Collection entries
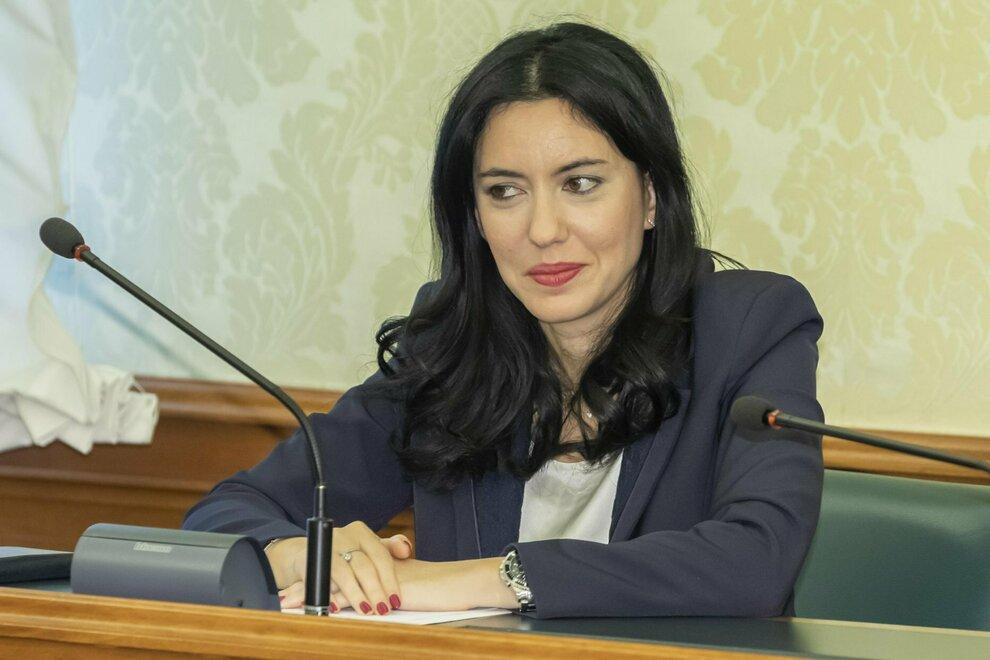 Scuola, Azzolina: «Oltre 2 milioni di nuovi banchi entro ottobre. Test  sierologici a campione agli studenti». Mattarella firma il decreto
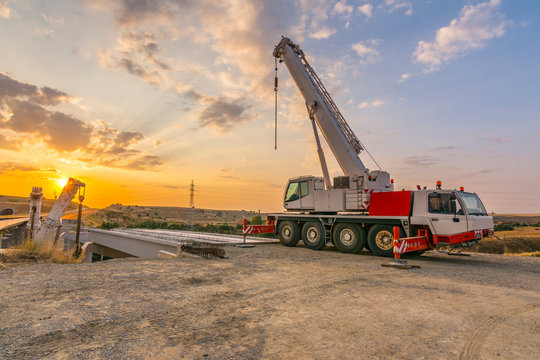 Cranes Sydney: Should you Buy or Hire one for business?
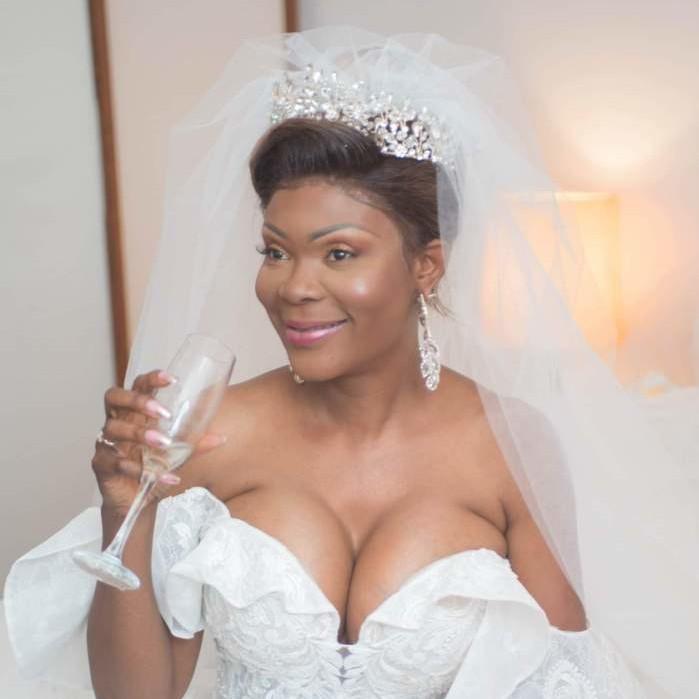 MARIAGE: LA BONNE ROBE N'EST PAS CELLE QUI ÉTALE VOTRE CAPITAL SÉDUCTION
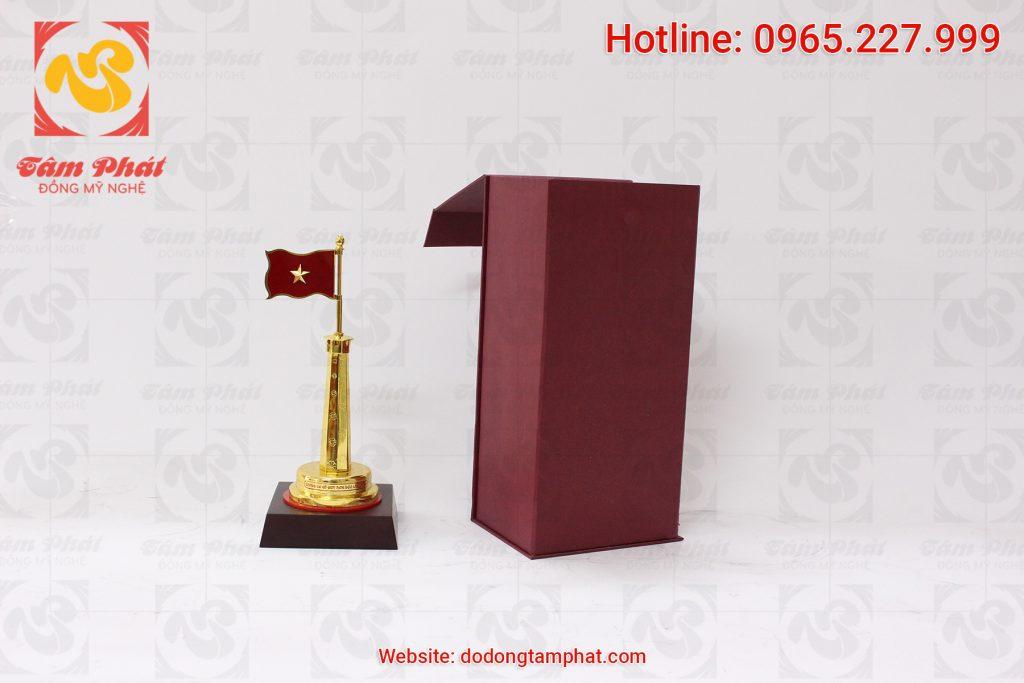 mo-hinh-cot-co-ha-noi-bang-dong-ma-vang-cao-30cm-4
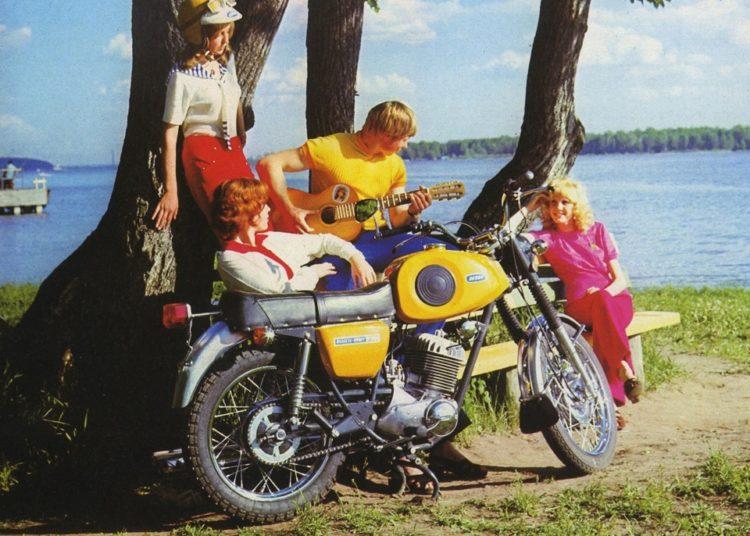 Молодежь с гитарой и мотоцикл ИЖ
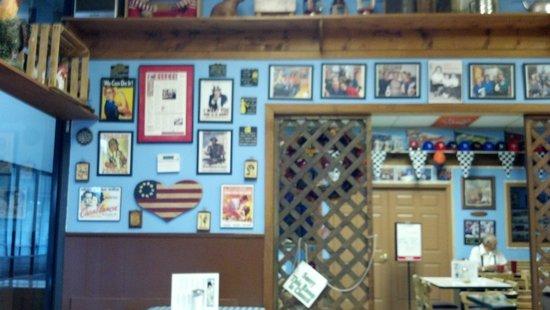 Dots Restaurant: inside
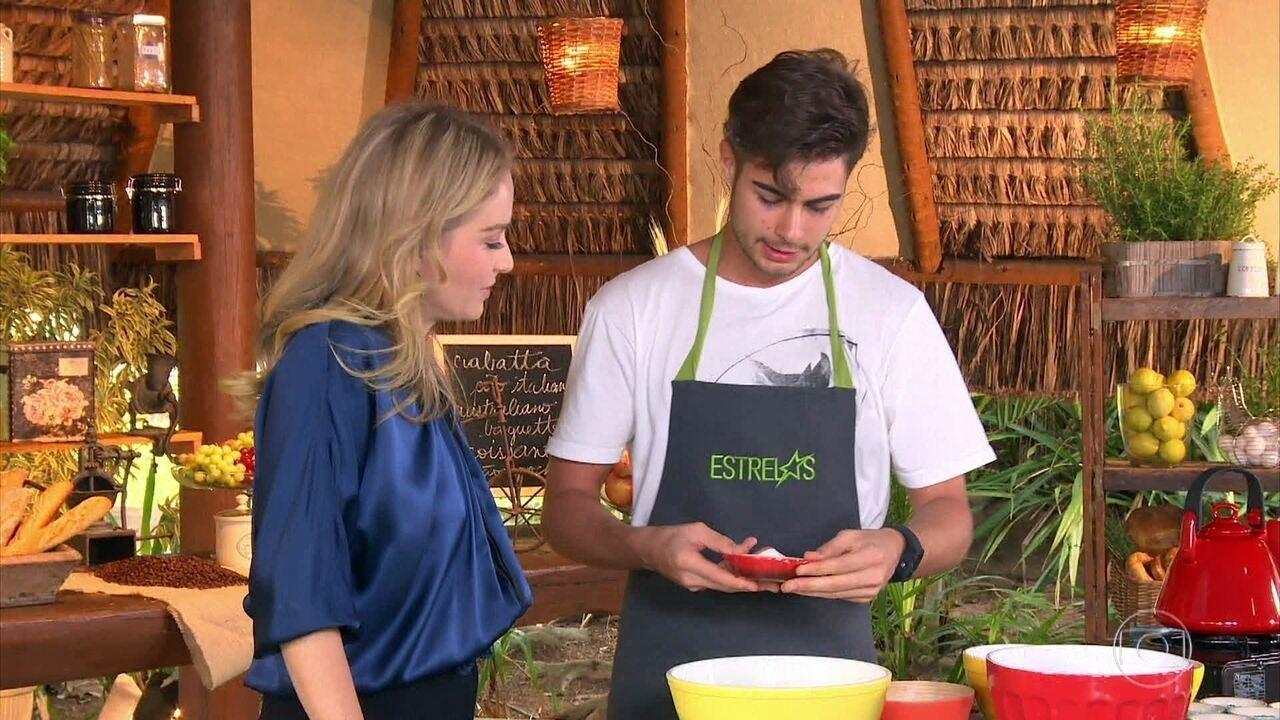 Rafa Vitti ensina receita de família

> Exercise details:
What is the exact wording of the lines from the one bearing "MARIAGE: LA BONNE" through the final line of the records above? Write it out without the pictures.

> Solution for this exercise:
 MARIAGE: LA BONNE ROBE N'EST PAS CELLE QUI ÉTALE VOTRE CAPITAL SÉDUCTION
 mo-hinh-cot-co-ha-noi-bang-dong-ma-vang-cao-30cm-4
 Молодежь с гитарой и мотоцикл ИЖ
 Dots Restaurant: inside
 Rafa Vitti ensina receita de família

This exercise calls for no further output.